(Document source):

Le bateau bœuf est le plus grand voilier de pêche du littoral méditerranéen. Ses formes et son gréement, issus de la tartane provençale, ont évolué au début du XIXe siècle, pour se fixer définitivement dans la deuxième moitié du siècle.

Bateau bœuf. © J. P. Guillou

Ce qui caractérise le bateau bœuf au premier coup d’œil ce sont les façons de l’avant. Le maître-bau avancé dégage des formes très pleines, presque lourdes, qui, associées à un arrière plus fin, contribuent à mettre le bateau en différence. Ce type de formes constitue un exemple unique en Méditerranée. L’étrave courbe n’a pas l’élancement de la tartane, la liaison avec la quille se fait par un brion à angle vif, sans doute pour assurer un meilleur cap au près. La quête d’étambot et le grand safran améliorent l’efficacité du plan de dérive. Tout dans ces lignes trahit le bateau de travail, c’est un véritable laboureur des mers.

(Consignes):
**A.** Reproduisez fidèlement le passage du texte sur le bateau bœuf qui commence aux mots « Bateau bœuf. © » et se termine après les mots « laboureur des mers. ».
**B.** Rédigez la suite du texte sur le bateau bœuf, en reprenant après sa dernière phrase.

(Lignes fournies):
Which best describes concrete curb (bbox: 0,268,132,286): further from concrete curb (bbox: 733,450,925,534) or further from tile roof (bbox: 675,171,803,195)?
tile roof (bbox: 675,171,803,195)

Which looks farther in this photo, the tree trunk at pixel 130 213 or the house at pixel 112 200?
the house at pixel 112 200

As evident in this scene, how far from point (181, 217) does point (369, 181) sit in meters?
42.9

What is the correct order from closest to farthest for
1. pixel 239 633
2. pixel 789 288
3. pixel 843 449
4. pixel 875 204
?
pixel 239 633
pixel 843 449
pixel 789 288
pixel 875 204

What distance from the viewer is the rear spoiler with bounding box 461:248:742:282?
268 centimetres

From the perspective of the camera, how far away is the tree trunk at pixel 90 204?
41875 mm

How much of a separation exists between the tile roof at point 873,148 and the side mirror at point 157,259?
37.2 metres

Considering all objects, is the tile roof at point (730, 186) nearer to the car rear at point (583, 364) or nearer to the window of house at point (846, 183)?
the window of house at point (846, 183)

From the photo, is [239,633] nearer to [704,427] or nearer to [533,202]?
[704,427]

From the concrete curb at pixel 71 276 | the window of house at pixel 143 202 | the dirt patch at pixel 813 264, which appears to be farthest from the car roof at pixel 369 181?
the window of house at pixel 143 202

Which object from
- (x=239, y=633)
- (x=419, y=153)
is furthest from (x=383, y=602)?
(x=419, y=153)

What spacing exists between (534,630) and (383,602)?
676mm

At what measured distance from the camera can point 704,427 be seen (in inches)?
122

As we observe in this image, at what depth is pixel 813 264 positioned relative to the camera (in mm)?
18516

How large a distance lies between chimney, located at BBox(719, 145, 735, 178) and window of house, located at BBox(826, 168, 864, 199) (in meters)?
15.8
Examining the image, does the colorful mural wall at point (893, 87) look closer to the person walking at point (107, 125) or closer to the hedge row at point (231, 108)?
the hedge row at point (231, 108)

(Résultats):
**A.**
Bateau bœuf. © J. P. Guillou

Ce qui caractérise le bateau bœuf au premier coup d’œil ce sont les façons de l’avant. Le maître-bau avancé dégage des formes très pleines, presque lourdes, qui, associées à un arrière plus fin, contribuent à mettre le bateau en différence. Ce type de formes constitue un exemple unique en Méditerranée. L’étrave courbe n’a pas l’élancement de la tartane, la liaison avec la quille se fait par un brion à angle vif, sans doute pour assurer un meilleur cap au près. La quête d’étambot et le grand safran améliorent l’efficacité du plan de dérive. Tout dans ces lignes trahit le bateau de travail, c’est un véritable laboureur des mers.

**B.**
Avec sa grande voile latine, la mestre, et son jeu de focs, le trinquet, le gran defès, un grand foc original à double point de drisse, et le pichot defès, envoyés sur un long bout-dehors, la silhouette du bateau bœuf est proche de celle de la tartane. Mais son gréement est plus simple : pas de voile de flèche, pas de ris, pas de cargues ; il est aussi plus ramassé pour abaisser le centre de voilure. A cette étape de son évolution, le gréement latin a beaucoup perdu de sa mobilité, il y a très peu de toile devant le mât et l’antenne n’est jamais débordée comme sur les barques catalanes. Au virement vent devant, la voile passe d’un bord sur l’autre par le simple jeu des palans de devant. Cette simplification du gréement a permis de réduire l’équipage. Dans ces conditions, quatre à cinq hommes suffisent pour la manœuvre.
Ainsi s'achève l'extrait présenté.